Request:
Return every entry below word for word, leaving out the pictures.

Data for processing:
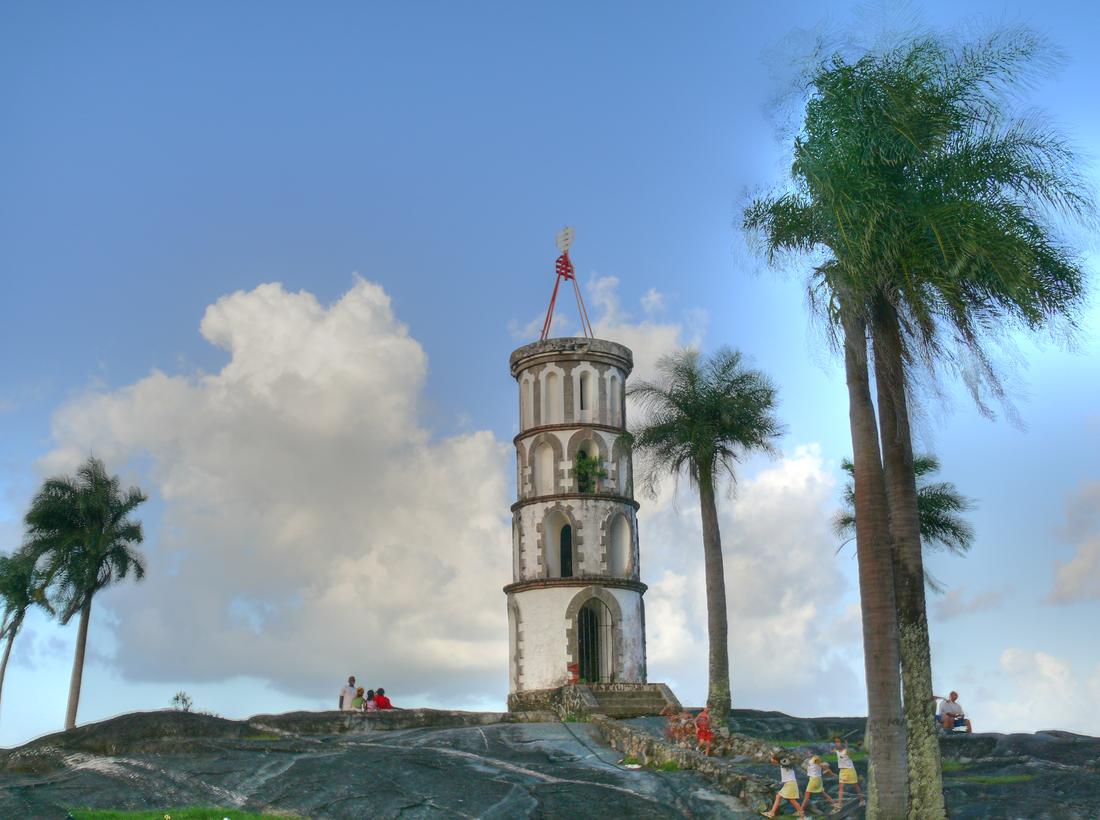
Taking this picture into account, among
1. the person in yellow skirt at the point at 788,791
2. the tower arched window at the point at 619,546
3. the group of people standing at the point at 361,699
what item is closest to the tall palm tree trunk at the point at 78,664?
the group of people standing at the point at 361,699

Worked solution:
Taking this picture into account, among
1. the person in yellow skirt at the point at 788,791
2. the tower arched window at the point at 619,546
3. the group of people standing at the point at 361,699
what item is closest to the tall palm tree trunk at the point at 78,664?
the group of people standing at the point at 361,699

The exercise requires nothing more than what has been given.